There may be no Sense in running Belmont

Without Triple Crown, horse’s trainer says “no reason” to race.
Monday, May 21, 2007 | 12:00 a.m. CDT; updated 1:33 p.m. CDT, Tuesday, July 15, 2008
When Curlin, left, passed Street Sense in the final moments to win the Preakness, it ended Street Sense’s Triple Crown run.

BALTIMORE — No Triple, no buzz.

And maybe no Kentucky Derby winner for the Belmont Stakes, either.

Belmont stakes

The third leg of the Triple Crown will take place on June 9. Horses possibly running the race include Chelokee, Cristobal, Curlin, Great Hunter, Hard Spun, Imawildandcrazyguy, Nobiz Like Shobiz, Rags to Riches, Slew’s Tizzy and Tiago.

On the morning after Curlin edged Street Sense by a head in the Preakness, trainer Carl Nafzger said he’s leaning against running Derby winner Street Sense in the Belmont on June 9.

“Right now, I don’t think we probably will,” Nafzger said Sunday. “There’s not really any reason to go there right now.”

Nafzger could change his mind after talking with owner James Tafel, but even if Street Sense shows up the Belmont won’t be the same without a Triple on the line.

“If the Derby winner becomes the Preakness winner, I call my wife and tell her ’I’ll see you in three weeks,” said John Lee, New York Racing Association’s director of communications. “When this happens, you aren’t going to go absolutely nuts for three weeks, but you’re also saying, ‘Oh man, this would have been big.’”

Racing fans were getting used to Triple tries at Belmont, with six in the previous 10 years. But this is the third year in a row without an attempt to crown the first Triple Crown champion since Affirmed in 1978.

However, an intriguing field for the 1½-mile Belmont remains possible — even the filly Rags to Riches is under consideration.

Curlin is a rising 3-year-old star after just five career starts, and likely would be the favorite. The chestnut colt won his first three starts by a combined 281/2 lengths, then finished third in the Derby despite a troubled trip in the early stages.

Trainer Steve Asmussen said Curlin came out of the Preakness somewhat weary — “he definitely knows he ran.” Asmussen wouldn’t commit to the Belmont, but he’s thinking big with his first Classic winner.

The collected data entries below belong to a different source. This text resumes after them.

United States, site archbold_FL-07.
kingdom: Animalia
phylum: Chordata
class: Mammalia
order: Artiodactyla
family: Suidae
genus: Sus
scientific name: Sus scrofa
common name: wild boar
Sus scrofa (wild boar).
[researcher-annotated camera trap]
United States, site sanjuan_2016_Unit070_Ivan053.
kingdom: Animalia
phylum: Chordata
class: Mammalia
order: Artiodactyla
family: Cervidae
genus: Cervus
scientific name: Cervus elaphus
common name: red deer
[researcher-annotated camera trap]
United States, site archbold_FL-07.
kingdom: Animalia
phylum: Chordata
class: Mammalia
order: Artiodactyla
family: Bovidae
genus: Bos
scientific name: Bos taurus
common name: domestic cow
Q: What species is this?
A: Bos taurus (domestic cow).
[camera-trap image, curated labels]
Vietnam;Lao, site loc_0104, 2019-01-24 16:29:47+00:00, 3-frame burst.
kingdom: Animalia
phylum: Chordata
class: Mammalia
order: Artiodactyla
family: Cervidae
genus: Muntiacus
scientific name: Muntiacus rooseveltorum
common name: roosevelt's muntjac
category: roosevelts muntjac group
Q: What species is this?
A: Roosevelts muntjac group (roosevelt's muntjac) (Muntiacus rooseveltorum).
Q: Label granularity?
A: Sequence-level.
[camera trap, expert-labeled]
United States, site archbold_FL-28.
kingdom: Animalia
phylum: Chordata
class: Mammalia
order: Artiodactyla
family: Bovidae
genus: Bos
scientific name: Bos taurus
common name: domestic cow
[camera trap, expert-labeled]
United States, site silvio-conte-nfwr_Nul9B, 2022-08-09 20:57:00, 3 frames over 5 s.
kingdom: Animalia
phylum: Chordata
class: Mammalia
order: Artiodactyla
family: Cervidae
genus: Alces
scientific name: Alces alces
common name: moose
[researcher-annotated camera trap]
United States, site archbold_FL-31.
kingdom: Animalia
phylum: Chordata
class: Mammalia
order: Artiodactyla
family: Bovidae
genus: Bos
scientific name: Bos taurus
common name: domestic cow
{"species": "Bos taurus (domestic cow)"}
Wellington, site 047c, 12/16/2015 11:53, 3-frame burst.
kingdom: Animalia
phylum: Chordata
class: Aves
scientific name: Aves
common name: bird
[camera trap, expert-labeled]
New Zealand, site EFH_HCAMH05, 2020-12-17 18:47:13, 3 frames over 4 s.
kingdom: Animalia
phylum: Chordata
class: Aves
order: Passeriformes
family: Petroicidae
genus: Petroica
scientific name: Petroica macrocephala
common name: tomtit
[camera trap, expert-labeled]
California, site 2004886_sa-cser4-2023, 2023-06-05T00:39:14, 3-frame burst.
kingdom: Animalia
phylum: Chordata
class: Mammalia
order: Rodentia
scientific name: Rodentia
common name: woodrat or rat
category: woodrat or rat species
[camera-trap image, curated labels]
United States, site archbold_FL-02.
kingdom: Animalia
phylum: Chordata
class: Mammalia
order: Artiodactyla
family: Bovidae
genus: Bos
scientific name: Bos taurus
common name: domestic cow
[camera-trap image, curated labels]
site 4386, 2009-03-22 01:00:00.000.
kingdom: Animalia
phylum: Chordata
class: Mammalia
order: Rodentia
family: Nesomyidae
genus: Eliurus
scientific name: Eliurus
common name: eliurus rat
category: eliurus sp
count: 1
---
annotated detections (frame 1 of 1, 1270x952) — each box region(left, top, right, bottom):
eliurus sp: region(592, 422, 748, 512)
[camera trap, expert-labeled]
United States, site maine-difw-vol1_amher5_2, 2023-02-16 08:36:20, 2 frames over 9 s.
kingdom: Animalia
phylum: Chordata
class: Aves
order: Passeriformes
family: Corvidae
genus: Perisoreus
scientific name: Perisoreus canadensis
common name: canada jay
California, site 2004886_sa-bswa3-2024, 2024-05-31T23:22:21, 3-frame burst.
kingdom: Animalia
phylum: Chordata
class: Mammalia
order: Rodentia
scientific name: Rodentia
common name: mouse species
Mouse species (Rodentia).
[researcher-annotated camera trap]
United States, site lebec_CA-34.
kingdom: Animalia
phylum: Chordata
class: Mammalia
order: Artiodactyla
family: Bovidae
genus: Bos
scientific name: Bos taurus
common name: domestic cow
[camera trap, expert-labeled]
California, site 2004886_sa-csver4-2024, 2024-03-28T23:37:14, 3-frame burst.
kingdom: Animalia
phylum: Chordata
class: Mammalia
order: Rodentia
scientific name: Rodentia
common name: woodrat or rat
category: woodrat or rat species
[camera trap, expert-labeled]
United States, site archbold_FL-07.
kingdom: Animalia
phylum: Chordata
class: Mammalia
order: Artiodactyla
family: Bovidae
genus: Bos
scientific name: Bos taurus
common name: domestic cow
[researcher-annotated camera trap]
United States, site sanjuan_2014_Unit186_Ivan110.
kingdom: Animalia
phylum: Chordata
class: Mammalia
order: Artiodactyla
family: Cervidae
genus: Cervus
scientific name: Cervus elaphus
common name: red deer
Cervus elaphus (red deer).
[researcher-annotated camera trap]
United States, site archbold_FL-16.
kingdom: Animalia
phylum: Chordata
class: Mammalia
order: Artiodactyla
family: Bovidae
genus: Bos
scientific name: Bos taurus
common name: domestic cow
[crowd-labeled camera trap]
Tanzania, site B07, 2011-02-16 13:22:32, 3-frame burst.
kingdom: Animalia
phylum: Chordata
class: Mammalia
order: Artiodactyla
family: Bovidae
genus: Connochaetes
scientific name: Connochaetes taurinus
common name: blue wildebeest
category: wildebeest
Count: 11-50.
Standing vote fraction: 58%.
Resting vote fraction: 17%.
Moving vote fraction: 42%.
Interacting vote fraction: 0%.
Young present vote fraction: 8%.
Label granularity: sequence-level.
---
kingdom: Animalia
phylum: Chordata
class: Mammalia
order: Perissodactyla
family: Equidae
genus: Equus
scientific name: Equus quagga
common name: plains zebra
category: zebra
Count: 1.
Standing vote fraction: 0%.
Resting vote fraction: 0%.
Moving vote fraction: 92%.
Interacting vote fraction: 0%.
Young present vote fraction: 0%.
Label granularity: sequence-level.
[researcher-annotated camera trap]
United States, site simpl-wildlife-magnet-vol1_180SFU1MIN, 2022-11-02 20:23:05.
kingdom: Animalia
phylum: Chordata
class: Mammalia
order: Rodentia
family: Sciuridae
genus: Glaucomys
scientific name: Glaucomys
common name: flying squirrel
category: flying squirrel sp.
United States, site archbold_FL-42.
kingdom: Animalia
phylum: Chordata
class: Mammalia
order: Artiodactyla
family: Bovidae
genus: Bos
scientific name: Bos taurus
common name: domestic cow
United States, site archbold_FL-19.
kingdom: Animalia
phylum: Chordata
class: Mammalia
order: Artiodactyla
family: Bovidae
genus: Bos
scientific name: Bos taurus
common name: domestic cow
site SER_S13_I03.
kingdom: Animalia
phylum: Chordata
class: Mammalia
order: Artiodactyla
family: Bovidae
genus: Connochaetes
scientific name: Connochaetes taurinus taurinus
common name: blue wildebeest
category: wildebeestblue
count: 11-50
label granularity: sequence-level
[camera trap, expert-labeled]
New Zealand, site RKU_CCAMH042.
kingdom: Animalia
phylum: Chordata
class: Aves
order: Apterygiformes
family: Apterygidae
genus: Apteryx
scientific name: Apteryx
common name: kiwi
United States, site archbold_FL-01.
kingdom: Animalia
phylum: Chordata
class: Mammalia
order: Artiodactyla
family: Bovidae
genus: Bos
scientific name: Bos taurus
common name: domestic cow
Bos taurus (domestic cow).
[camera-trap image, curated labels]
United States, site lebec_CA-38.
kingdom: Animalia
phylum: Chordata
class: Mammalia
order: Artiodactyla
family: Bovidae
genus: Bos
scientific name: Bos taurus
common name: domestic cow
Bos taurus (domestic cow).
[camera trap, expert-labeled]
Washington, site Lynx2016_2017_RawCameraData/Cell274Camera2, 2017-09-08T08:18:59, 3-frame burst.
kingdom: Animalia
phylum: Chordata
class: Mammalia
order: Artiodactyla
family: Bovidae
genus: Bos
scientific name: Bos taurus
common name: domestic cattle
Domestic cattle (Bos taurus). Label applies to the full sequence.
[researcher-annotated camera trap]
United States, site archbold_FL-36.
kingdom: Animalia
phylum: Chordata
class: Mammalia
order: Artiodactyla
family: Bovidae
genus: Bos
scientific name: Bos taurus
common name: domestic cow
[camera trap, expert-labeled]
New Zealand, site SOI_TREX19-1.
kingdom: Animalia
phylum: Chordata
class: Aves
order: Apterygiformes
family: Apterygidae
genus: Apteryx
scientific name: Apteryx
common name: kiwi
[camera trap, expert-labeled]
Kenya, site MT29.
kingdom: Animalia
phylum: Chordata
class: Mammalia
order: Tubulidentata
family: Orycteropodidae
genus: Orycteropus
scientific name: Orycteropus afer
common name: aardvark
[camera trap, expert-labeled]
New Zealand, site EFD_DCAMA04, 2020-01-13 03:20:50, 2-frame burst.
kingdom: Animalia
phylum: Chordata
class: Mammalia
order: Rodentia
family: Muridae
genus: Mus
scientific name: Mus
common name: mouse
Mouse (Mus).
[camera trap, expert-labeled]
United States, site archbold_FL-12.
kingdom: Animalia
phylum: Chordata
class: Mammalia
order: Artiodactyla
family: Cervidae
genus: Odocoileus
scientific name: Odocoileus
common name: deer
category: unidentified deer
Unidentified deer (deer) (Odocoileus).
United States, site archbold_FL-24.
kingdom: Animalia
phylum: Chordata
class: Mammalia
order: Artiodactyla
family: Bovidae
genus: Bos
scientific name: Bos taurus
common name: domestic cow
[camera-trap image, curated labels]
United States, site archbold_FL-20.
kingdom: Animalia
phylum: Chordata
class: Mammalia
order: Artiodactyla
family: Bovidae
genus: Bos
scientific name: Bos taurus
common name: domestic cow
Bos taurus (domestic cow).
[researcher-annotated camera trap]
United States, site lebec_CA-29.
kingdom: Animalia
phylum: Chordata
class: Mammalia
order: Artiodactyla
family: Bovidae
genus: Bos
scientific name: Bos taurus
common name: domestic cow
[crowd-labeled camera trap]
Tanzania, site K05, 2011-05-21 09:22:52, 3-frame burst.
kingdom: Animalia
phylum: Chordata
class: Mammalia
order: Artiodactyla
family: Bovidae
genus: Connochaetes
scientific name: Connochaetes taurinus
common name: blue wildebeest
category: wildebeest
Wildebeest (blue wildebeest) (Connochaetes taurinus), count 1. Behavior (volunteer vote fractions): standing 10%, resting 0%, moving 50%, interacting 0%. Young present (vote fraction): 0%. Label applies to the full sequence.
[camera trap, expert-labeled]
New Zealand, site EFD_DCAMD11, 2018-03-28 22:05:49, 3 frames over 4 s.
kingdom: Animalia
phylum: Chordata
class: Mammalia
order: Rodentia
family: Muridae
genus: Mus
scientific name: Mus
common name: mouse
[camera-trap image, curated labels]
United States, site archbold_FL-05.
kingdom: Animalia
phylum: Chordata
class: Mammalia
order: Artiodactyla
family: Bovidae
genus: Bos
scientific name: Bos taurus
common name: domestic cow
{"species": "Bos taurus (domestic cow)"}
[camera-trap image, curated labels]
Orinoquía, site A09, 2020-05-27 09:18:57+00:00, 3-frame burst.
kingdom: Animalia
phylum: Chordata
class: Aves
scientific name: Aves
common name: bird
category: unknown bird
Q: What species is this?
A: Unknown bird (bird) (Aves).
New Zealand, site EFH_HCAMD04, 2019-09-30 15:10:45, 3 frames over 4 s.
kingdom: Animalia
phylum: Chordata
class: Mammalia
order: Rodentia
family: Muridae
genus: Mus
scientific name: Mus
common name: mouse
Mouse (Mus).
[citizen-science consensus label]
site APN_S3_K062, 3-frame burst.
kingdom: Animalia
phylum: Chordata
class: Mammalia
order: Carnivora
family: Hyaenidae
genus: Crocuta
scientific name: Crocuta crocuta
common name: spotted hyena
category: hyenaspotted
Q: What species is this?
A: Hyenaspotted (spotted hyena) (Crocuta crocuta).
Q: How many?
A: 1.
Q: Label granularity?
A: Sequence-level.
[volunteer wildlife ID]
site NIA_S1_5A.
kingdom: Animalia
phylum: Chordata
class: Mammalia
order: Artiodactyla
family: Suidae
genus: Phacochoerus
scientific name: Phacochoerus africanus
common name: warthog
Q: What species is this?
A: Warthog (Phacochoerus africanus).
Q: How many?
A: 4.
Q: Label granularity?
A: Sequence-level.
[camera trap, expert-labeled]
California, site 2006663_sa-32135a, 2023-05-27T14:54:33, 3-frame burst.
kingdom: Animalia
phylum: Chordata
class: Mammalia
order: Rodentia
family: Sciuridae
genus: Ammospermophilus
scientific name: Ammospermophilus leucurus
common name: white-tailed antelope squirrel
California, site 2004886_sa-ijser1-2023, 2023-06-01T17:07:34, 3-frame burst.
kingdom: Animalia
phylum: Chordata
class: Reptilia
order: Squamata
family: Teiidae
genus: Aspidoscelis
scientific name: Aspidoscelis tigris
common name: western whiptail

“This is the stage this horse deserves and those are the caliber of races he is intended for,” the trainer said, referring to the Belmont and other Grade 1 races. “It will be up to him physically. Our job is to make sure he is prepared for it.”

Hard Spun, second in the Derby and third in the Preakness, likely will try again in the Belmont. Trainer Larry Jones figures it’s his turn to win.

“We got beat by two really good horses, we sure don’t have anything to be ashamed of,” Jones said. “Carl and Steve are both very nice guys, and I’m sure if all three go to Belmont, they’re going to feel sorry for him (Hard Spun) and let me have one.”

Other Belmont contenders include four Derby starters — Imawildandcrazyguy (fourth), Tiago (seventh), Nobiz Like Shobiz (10th) and Great Hunter (13th). Also on the list are Chelokee, trainer Michael Matz’s colt who won the Barbaro Stakes on Saturday, Lone Star Derby winner Slew’s Tizzy and Cristobal, who has run twice in France.

Rags to Riches, trained by Todd Pletcher, is the nation’s top filly coming off a victory in the Kentucky Oaks. Pletcher’s Triple Crown race record stands at 0-for-28 after Circular Quay finished fifth and King of the Roxy was sixth in the Preakness.

Two of the 21 fillies who ran in the Belmont have won ­— Ruthless in 1867 and Tanya in 1905. The last to compete was Silverbulletday, who finished seventh in 1999.

Soaring By, also trained by Pletcher, and several other horses who ran in Saturday’s Peter Pan at Belmont Park could end up in the Belmont, too.